A report in Britain’s Daily Telegraph on Thursday that the Singapore Exchange (SGX) was in talks to buy the London Stock Exchange (LSE) was denied by the former on Friday. Last week the two exchanges reached an agreement to allow customers to trade blue-chip stocks on both platforms.
Reuters reported Friday that the Telegraph had posted its report about a potential 7.2 billion-pound ($11.3 billion) merger on its website Thursday. LSE shares Friday were below the takeover price cited in the article, indicating that markets placed little credence in the report.
On Friday SGE issued a statement that said in part, “SGX has not engaged in talks with the LSE on a potential merger. However, we are open to collaborations and partnerships which may benefit our shareholders and the company.”
SGX and LSE had teamed up to try to buy the largest metals exchange in the world, the London Metal Exchange, just last month, although in that transaction Hong Kong Exchanges and Clearing emerged victorious.
Magnus Boecker, head of SGX, said in the report that further partnerships were not out of the question, although rather than mergers and acquisitions, they were more likely to be in the arena of “products and services.”
He was quoted saying, “Hopefully we can do more between London and SGX, like I can see us doing more with NYSE Euronext and [Deutsche Boerse's] Eurex and Nasdaq.”
Regulators and investors alike have forestalled a number of merger efforts recently, and should such a merger effort have emerged, it would have been likely to go down to defeat.
In February the European Commission (EC) forbade the $7.4 billion mega-merger of NYSE Euronext and Deutsche Boerse, citing concerns over competition. Last year, both LSE and SGX failed in takeover attempts, the former in a planned 2.3 billion-pound merger with Canada’s TMX Group after shareholder opposition and the latter in a proposed $7.8 billion merger with the Australian Exchange that was stopped by the Australian government.

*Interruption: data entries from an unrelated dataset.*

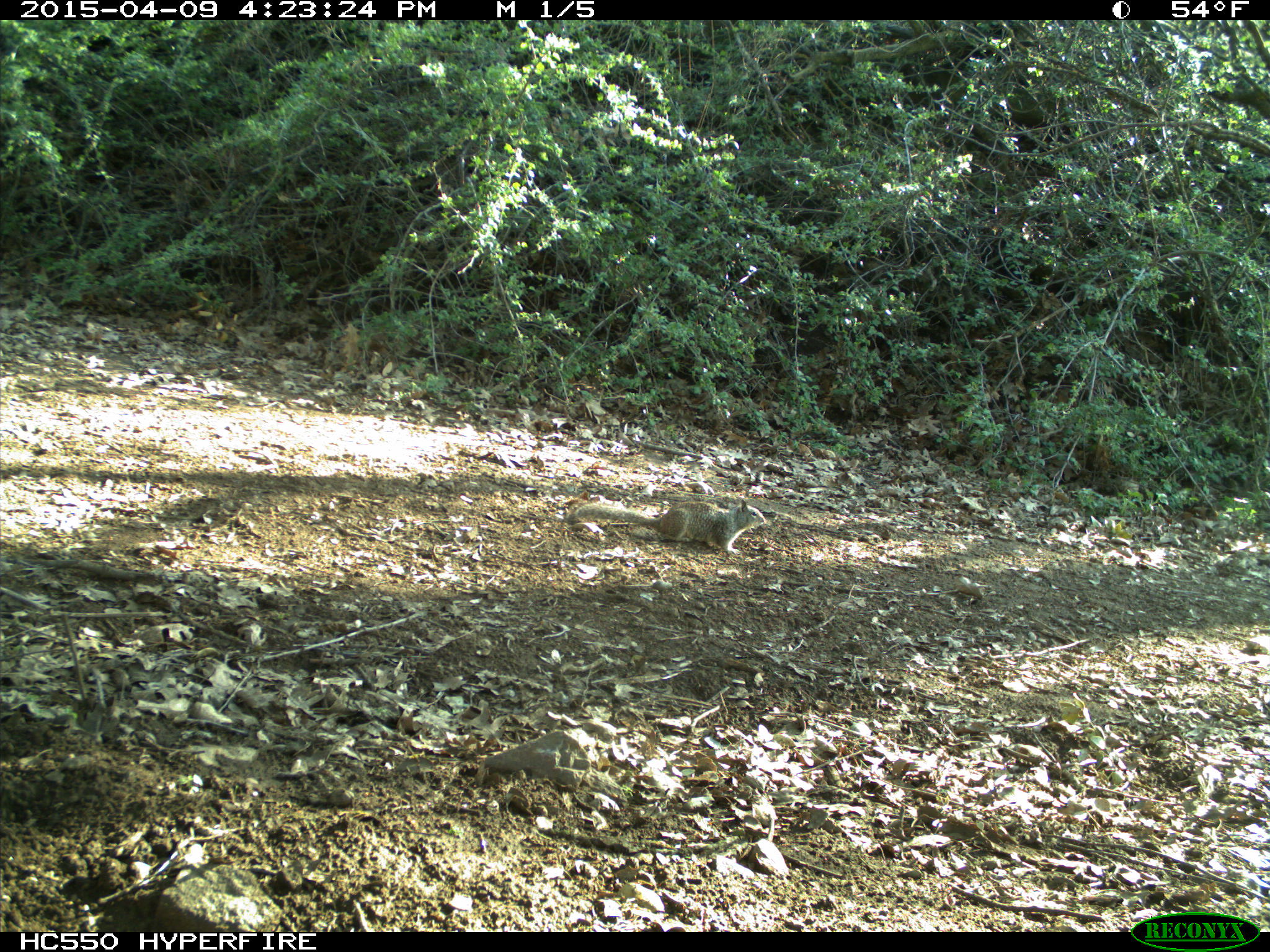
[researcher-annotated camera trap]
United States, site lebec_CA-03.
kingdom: Animalia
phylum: Chordata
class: Mammalia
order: Rodentia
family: Sciuridae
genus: Otospermophilus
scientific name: Otospermophilus beecheyi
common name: california ground squirrel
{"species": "Otospermophilus beecheyi (california ground squirrel)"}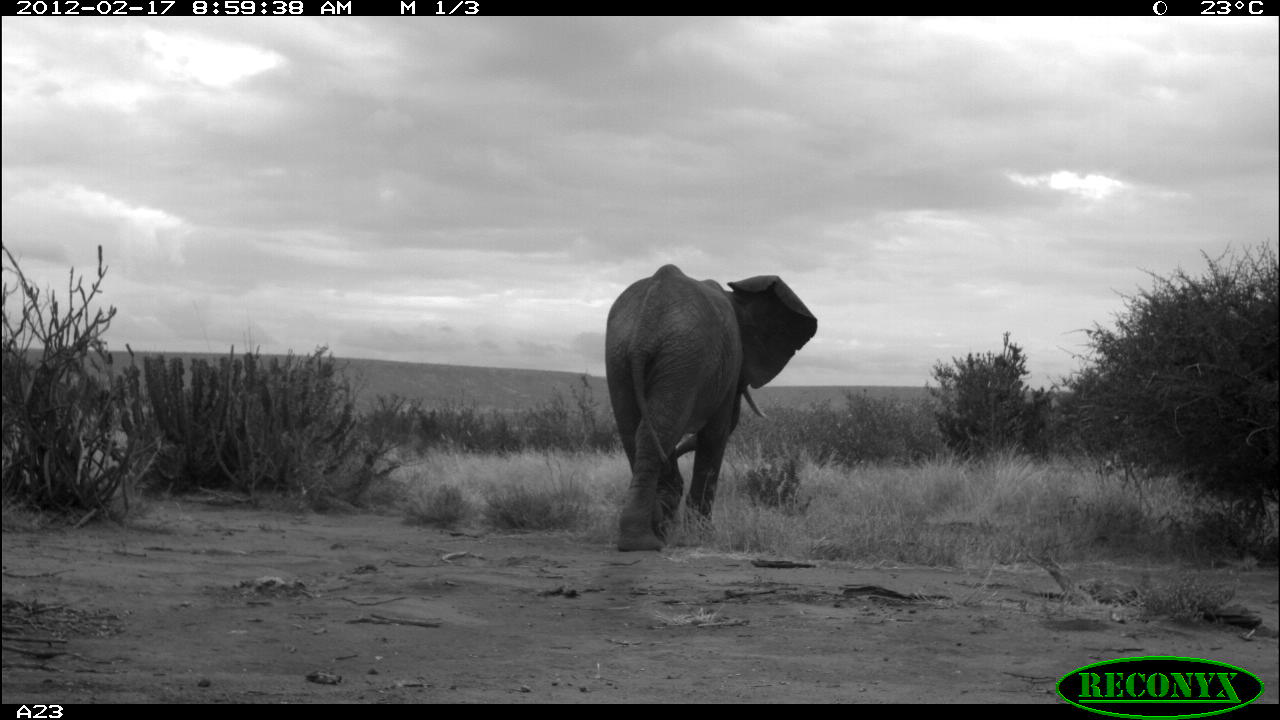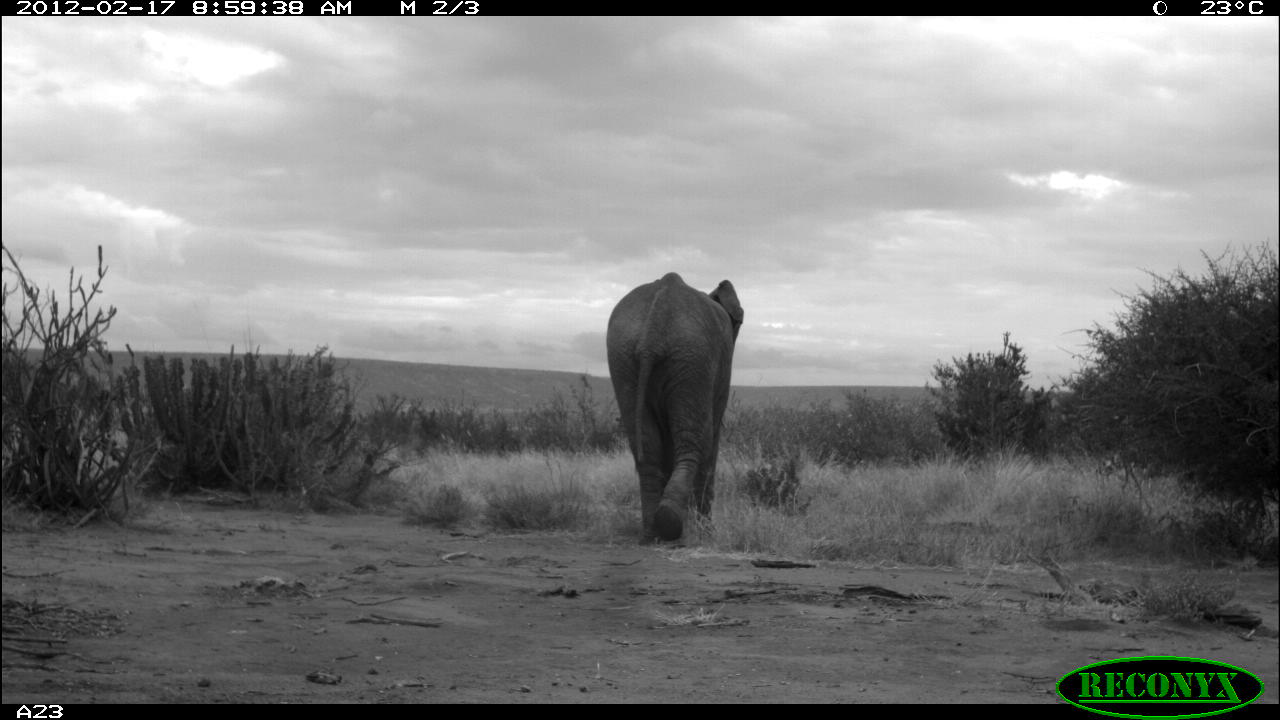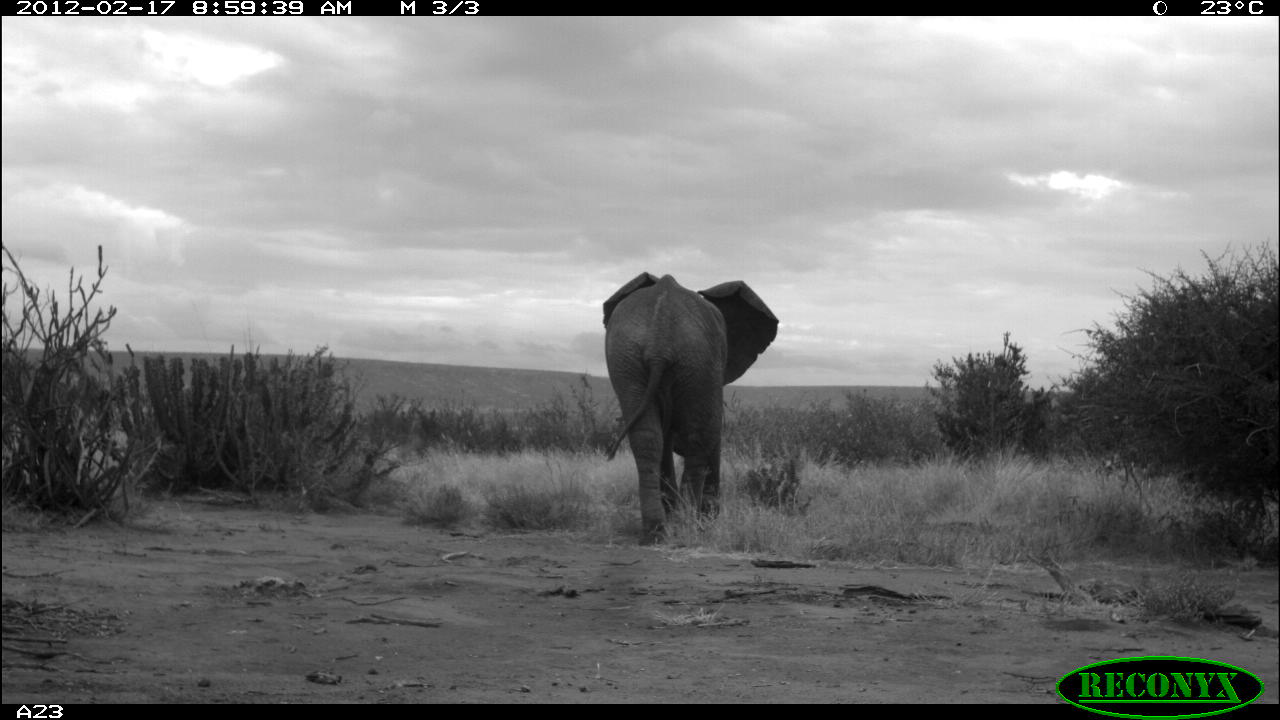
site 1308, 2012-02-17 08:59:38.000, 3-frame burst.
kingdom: Animalia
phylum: Chordata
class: Mammalia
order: Proboscidea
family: Elephantidae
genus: Loxodonta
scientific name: Loxodonta africana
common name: african bush elephant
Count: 1.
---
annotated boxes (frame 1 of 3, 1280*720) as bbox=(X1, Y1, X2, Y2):
loxodonta africana: bbox=(603, 263, 816, 551)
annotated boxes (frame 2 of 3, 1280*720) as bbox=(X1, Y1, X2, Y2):
loxodonta africana: bbox=(604, 269, 743, 547)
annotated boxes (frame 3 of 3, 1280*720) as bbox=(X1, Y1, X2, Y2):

Dominique Cerutti, president and deputy chief executive of NYSE Euronext, commented that smaller transactions were more likely to succeed in the current climate.
He was quoted saying, “Consolidation among exchanges makes sense but there are major barriers to these deals. Consolidation, however, will continue at a smaller scale through regional deals or strategic transactions to consolidate asset classes.”